I shook my head. “I’m terrified, Leah,” I whispered, willing myself not to start crying. The last thing I needed right now was to lose it in front of some doctor I didn’t know. “What if-”
“Don’t talk like that,” Taleah interrupted me, her tone gentle and not quite chiding. “He’s going to be okay, I promise.”
Dr. Frobisher cleared her throat, and both Taleah and I fell silent. Her hand found mine again, and I held onto it like it was a lifeline – as if it was the only thing keeping me grounded.
“It’s too early to say what Jordan’s prognosis is,” Dr. Frobisher said. “But that he has survived long enough to reach hospital is a good sign – generally, only six percent of people who experience a cardiac arrest at home survive this long.”
“When will you know if he’s going to be okay?” Zac asked.
“I can’t say for certain.
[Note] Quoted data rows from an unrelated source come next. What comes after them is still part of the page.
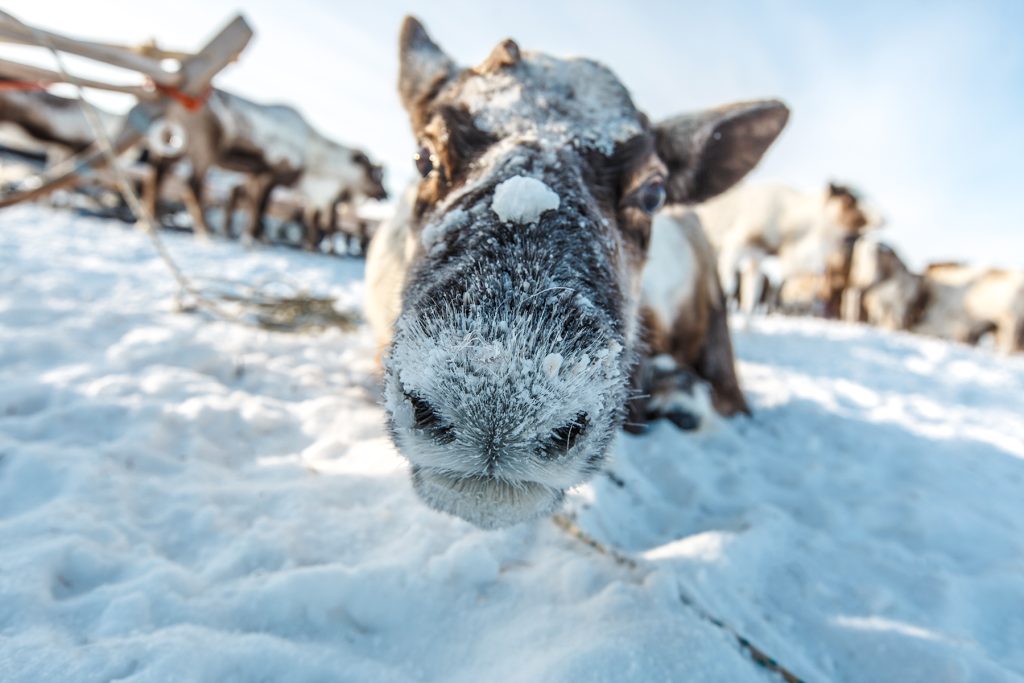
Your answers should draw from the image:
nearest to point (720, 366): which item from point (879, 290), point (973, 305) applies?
point (879, 290)

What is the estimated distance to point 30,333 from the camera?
3.03 m

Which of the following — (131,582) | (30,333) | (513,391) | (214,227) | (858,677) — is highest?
(214,227)

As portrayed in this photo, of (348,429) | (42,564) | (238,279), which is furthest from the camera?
(238,279)

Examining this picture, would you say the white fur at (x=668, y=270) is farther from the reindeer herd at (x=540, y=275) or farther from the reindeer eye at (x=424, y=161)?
the reindeer eye at (x=424, y=161)

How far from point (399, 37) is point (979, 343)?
2458 cm

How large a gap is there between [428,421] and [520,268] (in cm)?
48

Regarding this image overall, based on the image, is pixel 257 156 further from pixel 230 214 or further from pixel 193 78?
pixel 193 78

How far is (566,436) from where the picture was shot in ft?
3.56

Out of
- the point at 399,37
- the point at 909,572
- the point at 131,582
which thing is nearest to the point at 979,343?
the point at 909,572

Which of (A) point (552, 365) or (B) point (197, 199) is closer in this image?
(A) point (552, 365)

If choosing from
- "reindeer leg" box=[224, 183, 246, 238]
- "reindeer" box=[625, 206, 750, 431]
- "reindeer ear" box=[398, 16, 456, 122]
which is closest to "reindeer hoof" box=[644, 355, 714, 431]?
"reindeer" box=[625, 206, 750, 431]

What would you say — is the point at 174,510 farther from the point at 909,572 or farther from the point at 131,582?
the point at 909,572

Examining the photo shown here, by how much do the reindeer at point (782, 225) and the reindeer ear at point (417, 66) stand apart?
12.3 m

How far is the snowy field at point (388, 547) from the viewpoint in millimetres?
1268
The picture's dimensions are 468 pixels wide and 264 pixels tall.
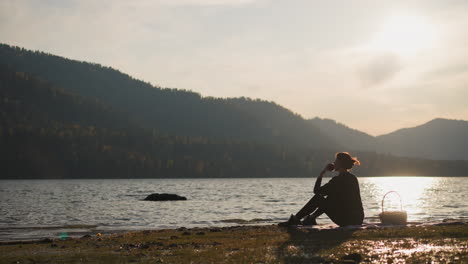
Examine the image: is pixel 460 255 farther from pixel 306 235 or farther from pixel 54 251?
pixel 54 251

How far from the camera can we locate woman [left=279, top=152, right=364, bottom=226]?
19.7 m

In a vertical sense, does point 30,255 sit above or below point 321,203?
below

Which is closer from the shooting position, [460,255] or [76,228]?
[460,255]

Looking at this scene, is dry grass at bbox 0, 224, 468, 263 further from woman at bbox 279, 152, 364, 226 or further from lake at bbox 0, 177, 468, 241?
lake at bbox 0, 177, 468, 241

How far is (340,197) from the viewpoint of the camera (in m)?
20.0

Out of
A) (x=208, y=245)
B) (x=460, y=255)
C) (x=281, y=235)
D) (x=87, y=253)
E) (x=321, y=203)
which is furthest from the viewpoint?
(x=321, y=203)

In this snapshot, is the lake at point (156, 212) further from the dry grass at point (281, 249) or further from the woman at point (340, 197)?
the woman at point (340, 197)

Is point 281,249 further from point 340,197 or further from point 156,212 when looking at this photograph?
point 156,212

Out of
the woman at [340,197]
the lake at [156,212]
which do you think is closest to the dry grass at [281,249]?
the woman at [340,197]

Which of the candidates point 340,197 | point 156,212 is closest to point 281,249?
point 340,197

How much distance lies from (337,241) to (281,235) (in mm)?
2833

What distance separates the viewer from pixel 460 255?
12.9 m

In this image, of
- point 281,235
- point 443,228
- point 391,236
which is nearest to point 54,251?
point 281,235

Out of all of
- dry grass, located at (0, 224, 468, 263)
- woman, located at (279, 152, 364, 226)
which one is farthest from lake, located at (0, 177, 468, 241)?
woman, located at (279, 152, 364, 226)
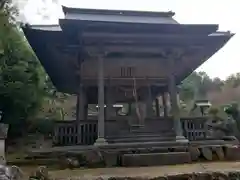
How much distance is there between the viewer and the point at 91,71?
33.6 ft


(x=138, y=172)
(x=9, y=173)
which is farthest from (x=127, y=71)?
(x=9, y=173)

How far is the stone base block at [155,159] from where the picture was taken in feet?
24.5

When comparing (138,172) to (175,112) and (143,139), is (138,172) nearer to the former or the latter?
(143,139)

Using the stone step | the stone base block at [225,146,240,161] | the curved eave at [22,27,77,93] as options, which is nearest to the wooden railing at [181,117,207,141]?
the stone step

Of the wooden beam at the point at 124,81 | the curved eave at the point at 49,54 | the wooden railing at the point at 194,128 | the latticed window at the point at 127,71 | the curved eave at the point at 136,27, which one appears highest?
the curved eave at the point at 136,27

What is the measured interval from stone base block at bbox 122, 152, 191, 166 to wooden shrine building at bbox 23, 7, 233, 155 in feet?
3.08

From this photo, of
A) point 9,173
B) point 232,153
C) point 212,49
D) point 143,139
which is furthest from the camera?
point 212,49

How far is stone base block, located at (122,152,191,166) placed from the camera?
7.46 meters

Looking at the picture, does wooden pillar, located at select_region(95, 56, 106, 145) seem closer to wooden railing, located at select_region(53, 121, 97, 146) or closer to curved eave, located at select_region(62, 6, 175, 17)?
wooden railing, located at select_region(53, 121, 97, 146)

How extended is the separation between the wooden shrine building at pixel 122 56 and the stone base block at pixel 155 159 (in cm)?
94

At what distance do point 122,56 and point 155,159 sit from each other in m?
4.02

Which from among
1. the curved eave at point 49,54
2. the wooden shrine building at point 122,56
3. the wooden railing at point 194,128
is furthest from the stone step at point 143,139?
the curved eave at point 49,54

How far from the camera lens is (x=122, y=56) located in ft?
33.2

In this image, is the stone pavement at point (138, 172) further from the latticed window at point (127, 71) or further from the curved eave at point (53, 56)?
the latticed window at point (127, 71)
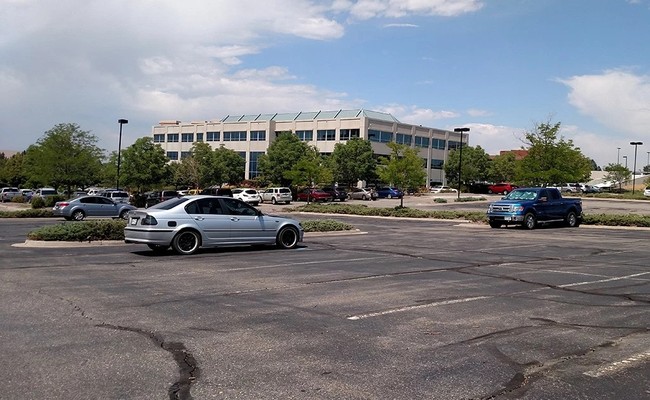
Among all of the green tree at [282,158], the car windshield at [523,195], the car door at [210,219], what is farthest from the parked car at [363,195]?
the car door at [210,219]

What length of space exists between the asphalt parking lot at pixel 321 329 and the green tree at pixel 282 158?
5705 centimetres

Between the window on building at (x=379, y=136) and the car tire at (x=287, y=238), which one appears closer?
the car tire at (x=287, y=238)

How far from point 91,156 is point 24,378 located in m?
47.2

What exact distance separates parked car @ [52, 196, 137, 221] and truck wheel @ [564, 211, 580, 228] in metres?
23.7

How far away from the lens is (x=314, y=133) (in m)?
92.4

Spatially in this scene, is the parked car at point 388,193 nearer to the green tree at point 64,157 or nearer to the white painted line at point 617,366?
the green tree at point 64,157

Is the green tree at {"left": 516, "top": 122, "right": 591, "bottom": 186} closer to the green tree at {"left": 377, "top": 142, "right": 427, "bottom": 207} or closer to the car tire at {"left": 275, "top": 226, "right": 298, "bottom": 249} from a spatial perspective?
the green tree at {"left": 377, "top": 142, "right": 427, "bottom": 207}

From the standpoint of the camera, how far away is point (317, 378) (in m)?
5.29

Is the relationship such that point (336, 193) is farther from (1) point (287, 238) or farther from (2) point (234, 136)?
(1) point (287, 238)

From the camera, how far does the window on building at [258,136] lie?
9594 centimetres

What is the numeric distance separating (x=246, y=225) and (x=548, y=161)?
29.2m

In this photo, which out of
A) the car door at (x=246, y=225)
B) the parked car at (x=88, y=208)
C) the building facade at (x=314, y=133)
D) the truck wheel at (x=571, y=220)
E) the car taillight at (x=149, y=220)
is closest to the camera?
the car taillight at (x=149, y=220)

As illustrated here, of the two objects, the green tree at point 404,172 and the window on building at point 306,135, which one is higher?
the window on building at point 306,135

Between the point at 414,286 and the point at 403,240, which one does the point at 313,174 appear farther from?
the point at 414,286
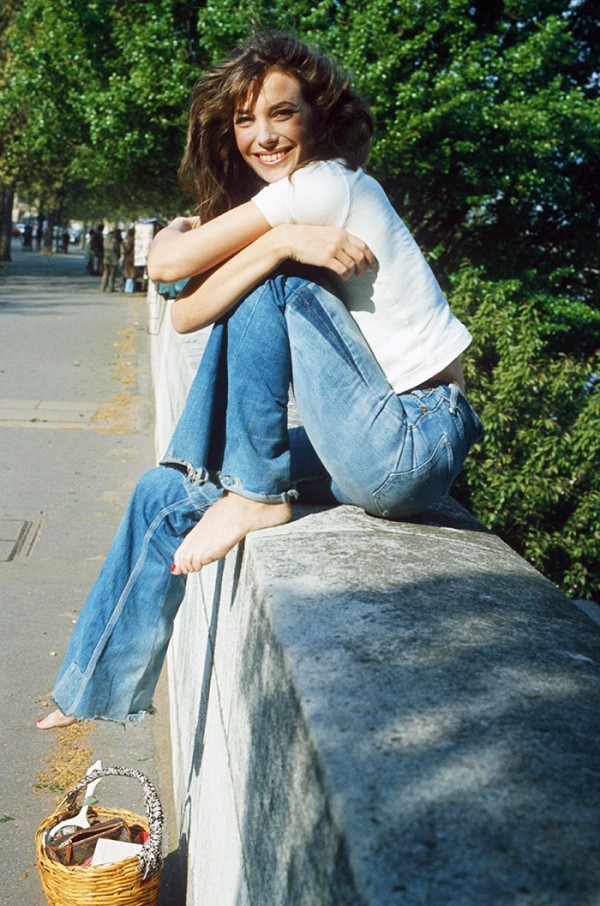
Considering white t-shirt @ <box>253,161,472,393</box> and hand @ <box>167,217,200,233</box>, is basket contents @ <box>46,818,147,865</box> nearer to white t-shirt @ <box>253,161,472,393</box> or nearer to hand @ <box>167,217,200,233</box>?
white t-shirt @ <box>253,161,472,393</box>

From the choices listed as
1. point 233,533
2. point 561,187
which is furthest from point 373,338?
point 561,187

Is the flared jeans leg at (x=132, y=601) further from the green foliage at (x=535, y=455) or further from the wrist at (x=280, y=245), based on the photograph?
the green foliage at (x=535, y=455)

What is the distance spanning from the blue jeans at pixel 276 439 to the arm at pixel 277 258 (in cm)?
4

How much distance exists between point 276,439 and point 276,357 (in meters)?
0.20

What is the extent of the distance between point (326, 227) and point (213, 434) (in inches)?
23.2

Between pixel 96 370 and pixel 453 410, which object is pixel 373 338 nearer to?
pixel 453 410

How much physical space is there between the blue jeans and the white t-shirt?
0.33 ft

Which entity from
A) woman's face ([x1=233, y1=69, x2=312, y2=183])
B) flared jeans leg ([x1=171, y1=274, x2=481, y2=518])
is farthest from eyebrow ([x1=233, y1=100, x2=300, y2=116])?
flared jeans leg ([x1=171, y1=274, x2=481, y2=518])

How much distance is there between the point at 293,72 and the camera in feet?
9.20

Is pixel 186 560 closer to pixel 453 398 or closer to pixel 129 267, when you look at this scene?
pixel 453 398

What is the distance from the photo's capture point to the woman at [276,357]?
2.53m

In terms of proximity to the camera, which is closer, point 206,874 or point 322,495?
point 206,874

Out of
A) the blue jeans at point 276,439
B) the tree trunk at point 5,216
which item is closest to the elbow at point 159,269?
the blue jeans at point 276,439

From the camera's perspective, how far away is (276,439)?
8.38 feet
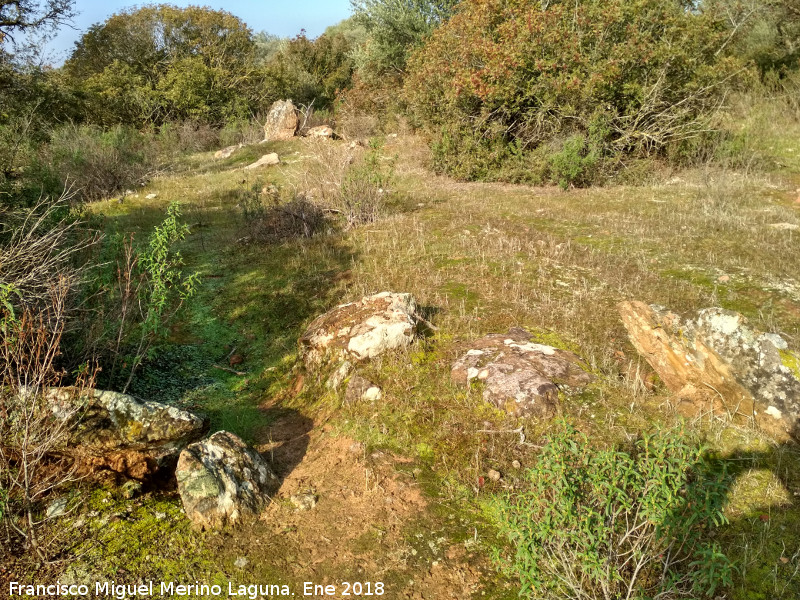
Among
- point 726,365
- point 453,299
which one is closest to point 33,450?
point 453,299

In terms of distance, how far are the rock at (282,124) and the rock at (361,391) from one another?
1721cm

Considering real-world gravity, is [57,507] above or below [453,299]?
below

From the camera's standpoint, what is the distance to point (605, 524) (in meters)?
2.59

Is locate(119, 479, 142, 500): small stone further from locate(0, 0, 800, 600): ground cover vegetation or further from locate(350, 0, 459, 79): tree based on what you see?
locate(350, 0, 459, 79): tree

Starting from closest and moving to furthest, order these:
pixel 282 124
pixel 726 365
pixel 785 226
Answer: pixel 726 365 → pixel 785 226 → pixel 282 124

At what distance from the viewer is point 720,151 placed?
42.8 ft

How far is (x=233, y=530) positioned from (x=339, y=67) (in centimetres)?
3080

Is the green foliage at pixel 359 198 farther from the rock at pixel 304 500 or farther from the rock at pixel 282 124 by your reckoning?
the rock at pixel 282 124

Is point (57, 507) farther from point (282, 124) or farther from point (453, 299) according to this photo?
point (282, 124)

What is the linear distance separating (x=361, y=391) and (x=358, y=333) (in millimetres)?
683

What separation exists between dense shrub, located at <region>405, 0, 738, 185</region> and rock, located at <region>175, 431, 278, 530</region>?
10568mm

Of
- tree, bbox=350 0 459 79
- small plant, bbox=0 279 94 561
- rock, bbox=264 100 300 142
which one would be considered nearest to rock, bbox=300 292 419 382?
small plant, bbox=0 279 94 561

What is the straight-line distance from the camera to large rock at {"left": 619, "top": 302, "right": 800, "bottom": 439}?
3.83 meters

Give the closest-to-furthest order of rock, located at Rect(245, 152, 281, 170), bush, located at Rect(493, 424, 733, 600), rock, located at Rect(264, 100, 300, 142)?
1. bush, located at Rect(493, 424, 733, 600)
2. rock, located at Rect(245, 152, 281, 170)
3. rock, located at Rect(264, 100, 300, 142)
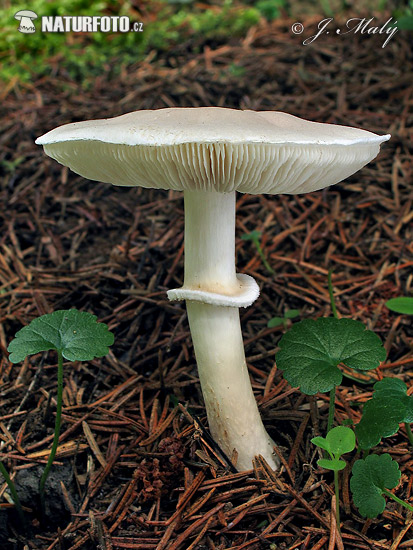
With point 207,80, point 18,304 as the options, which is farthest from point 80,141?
point 207,80

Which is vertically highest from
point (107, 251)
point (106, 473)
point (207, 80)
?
point (207, 80)

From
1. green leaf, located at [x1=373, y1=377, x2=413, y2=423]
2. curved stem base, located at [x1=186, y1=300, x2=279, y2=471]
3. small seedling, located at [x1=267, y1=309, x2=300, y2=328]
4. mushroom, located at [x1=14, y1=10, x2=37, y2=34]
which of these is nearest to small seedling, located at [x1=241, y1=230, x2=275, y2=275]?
small seedling, located at [x1=267, y1=309, x2=300, y2=328]

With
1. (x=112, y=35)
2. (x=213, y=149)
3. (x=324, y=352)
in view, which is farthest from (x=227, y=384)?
(x=112, y=35)

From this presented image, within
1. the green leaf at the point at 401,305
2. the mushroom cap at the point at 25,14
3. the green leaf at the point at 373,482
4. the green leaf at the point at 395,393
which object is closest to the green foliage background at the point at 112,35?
the mushroom cap at the point at 25,14

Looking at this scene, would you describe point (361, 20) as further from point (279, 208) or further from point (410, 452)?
point (410, 452)

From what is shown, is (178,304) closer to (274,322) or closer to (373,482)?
(274,322)

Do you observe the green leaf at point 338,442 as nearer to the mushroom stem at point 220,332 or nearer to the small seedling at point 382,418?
the small seedling at point 382,418
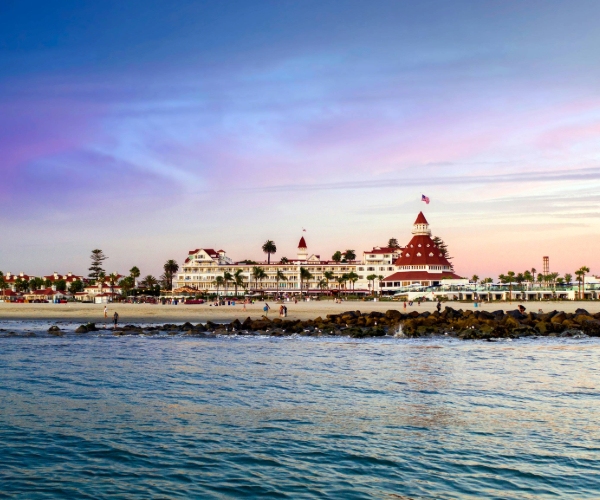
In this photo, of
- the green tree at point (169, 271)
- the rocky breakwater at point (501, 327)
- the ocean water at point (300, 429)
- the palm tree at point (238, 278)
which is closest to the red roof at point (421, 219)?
the palm tree at point (238, 278)

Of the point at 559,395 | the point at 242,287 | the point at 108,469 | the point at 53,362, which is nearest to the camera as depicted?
the point at 108,469

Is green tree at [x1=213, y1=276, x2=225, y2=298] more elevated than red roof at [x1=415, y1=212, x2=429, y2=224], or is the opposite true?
red roof at [x1=415, y1=212, x2=429, y2=224]

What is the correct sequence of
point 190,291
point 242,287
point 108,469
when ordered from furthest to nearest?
1. point 242,287
2. point 190,291
3. point 108,469

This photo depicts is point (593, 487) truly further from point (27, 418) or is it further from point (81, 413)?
point (27, 418)

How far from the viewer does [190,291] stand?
383ft

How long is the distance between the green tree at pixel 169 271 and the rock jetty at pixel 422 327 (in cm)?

But I should have a fairly good idea within the next seventy-two hours.” She was silent for a few moments as she tapped away at her iPad. “Now, as I understand it, he’s currently on the waiting list for surgery at Prince of Wales in Sydney – is that correct?”
I nodded. “Yeah, he’s supposed to be having a myxoma removed and his mitral valve either repaired or replaced. His cardiologist said it would probably be happening sometime in the next month.” I started worrying at the hem of my T-shirt. “Is this going to affect that?”
“I’ll be meeting with his cardiologist to determine that during the next few days – that’s Dr. Whelan, correct?”
“That’s correct, yes,” Isaac replied.
“It’s very likely that Dr. Whelan will make a recommendation that he be transferred to Prince of Wales as soon as possible, so that he can undergo emergency surgery. Again, I can’t say for certain when that will be, but it’s likely to happen as soon as his condition is stable enough for travel. That could be in a few days, or sometime during the next few weeks.”
Here Dr. Frobisher gave us a smile that I took to be sympathetic. “I know this must be a shock to you all,” she said gently, and I nodded. “And I know you’re anxious to see him. But as he’s currently in Intensive Care, I can only allow immediate family to visit.”
“How many visitors can he have?” I asked.
“Two at a time.” She glanced at her watch. “Unfortunately, visiting hours won’t be resuming until three o’clock, but you’re welcome to wait here until then.”
“Thank you, Dr. Frobisher,” Isaac said. I couldn’t help but notice how tired he sounded, and I knew there was no way I could blame him.
“It’s no trouble at all,” she replied with another smile.
Somehow, I managed to hold things together until after Dr. Frobisher left. Almost as soon as the door of the waiting room had closed behind her, the first tears began pricking at my eyes, and I put my head down and cried. I didn’t resist when Taleah pulled me into a tight embrace, one of her hands stroking my hair as I broke down.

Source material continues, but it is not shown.